In three videos (one, two, three) published on YouTube on 1 and 5 April, members of moderate Syrian rebel group Harakat Hazm were shown operating American-manufactured BGM-71 TOW anti-tank guided missiles (ATGMs). All three videos -- two show missiles being fired and the third shows several missiles on the back of a pick-up truck -- were filmed in and around the town of Heesh in the northern governorate of Idlib. This marked the first time such weapons have been seen in Syria since the eruption of conflict in the country three years ago.

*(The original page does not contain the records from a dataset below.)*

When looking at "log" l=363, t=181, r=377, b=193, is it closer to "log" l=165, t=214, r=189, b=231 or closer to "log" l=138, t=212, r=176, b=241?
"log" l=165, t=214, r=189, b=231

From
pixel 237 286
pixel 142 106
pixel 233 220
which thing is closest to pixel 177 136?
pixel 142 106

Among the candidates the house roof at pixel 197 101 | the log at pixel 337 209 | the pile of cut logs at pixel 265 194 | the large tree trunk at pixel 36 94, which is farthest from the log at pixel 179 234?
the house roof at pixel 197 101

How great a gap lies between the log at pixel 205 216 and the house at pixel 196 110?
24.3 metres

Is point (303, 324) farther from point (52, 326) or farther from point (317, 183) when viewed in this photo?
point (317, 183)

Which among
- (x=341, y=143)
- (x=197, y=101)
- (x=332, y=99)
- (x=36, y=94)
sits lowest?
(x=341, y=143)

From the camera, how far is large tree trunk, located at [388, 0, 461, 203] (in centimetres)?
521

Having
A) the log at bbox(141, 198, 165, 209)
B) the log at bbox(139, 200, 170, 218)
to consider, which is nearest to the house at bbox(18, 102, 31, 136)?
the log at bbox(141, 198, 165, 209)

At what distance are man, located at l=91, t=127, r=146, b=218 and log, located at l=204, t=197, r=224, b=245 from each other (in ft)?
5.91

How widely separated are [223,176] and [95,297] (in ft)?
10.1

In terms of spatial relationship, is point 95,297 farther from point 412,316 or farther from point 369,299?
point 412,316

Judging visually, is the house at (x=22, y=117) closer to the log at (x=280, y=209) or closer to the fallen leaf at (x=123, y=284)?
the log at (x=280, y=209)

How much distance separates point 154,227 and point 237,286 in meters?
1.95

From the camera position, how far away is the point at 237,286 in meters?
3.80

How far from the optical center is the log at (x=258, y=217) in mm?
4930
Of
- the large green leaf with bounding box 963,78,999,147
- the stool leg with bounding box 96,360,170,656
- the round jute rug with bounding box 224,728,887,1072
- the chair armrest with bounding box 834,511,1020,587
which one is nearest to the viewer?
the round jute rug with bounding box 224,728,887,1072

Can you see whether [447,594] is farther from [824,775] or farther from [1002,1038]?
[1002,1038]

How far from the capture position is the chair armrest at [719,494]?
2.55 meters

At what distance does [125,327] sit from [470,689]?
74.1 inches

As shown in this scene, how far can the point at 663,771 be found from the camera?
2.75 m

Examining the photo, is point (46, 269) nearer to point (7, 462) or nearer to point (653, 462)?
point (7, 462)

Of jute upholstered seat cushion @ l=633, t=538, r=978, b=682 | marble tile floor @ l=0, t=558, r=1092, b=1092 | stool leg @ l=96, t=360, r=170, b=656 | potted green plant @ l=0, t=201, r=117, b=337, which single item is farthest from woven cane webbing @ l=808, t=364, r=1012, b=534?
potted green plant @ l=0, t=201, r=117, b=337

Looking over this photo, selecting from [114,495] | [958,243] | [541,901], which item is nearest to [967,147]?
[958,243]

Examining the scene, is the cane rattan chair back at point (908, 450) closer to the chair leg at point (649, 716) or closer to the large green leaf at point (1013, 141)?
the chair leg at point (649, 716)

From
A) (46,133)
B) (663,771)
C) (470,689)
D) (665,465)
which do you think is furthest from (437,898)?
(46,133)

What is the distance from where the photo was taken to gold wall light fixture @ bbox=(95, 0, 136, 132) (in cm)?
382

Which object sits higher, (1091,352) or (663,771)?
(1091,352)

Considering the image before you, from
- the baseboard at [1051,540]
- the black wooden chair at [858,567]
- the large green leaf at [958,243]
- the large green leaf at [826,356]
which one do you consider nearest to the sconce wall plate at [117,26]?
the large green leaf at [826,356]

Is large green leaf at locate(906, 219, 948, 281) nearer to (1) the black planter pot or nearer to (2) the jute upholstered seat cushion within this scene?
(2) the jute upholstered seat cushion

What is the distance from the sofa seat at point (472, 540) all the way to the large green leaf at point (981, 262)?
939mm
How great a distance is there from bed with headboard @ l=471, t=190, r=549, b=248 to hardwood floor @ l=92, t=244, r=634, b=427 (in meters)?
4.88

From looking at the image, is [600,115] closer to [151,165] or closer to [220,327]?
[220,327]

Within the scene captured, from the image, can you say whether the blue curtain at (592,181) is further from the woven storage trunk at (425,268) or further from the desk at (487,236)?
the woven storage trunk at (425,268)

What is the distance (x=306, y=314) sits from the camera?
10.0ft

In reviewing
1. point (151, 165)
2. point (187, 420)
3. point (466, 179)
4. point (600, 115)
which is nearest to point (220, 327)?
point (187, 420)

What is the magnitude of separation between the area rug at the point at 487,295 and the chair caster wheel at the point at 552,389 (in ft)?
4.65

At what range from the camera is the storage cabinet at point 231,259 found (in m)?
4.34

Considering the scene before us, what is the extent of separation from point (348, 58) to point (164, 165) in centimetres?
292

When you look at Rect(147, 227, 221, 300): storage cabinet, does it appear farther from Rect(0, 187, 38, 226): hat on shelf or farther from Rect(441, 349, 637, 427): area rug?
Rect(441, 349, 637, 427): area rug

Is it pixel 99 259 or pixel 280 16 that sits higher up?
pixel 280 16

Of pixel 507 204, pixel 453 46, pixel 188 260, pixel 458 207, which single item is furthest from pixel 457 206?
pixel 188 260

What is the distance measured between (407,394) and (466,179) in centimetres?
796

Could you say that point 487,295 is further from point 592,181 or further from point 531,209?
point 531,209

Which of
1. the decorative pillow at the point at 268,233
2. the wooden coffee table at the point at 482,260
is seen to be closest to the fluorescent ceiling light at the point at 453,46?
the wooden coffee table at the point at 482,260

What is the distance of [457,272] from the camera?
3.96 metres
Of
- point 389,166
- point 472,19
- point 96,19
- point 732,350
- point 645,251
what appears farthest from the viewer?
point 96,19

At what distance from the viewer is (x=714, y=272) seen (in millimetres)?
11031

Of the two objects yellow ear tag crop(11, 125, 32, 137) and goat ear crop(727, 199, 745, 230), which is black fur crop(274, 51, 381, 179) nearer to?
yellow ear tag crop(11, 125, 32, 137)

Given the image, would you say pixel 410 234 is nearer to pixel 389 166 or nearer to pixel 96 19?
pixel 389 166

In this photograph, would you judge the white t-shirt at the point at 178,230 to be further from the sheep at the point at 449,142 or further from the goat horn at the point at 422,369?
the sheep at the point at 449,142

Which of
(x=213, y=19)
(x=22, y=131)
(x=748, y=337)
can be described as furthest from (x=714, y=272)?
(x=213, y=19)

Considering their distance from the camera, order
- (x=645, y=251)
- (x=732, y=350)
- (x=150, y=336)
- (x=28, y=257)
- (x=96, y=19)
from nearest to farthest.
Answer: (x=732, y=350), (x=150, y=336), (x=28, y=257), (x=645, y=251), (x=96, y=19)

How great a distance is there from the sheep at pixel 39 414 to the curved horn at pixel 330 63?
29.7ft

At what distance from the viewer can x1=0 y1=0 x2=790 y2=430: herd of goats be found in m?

At first glance, this appears to be an extremely significant development. However, some level of care must be taken at this stage in terms of drawing conclusions as to what this means. More videos showing BGM-71 TOWs being used in Syria -- and preferably in the hands of additional rebel groups or in other areas of the country -- will be necessary for this to represent a potential state-based program of providing valuable weaponry to moderate rebels. However, for now, this possibility appears more likely than not and the arrival in some form or another of such new weapons seems worthy of some investigation.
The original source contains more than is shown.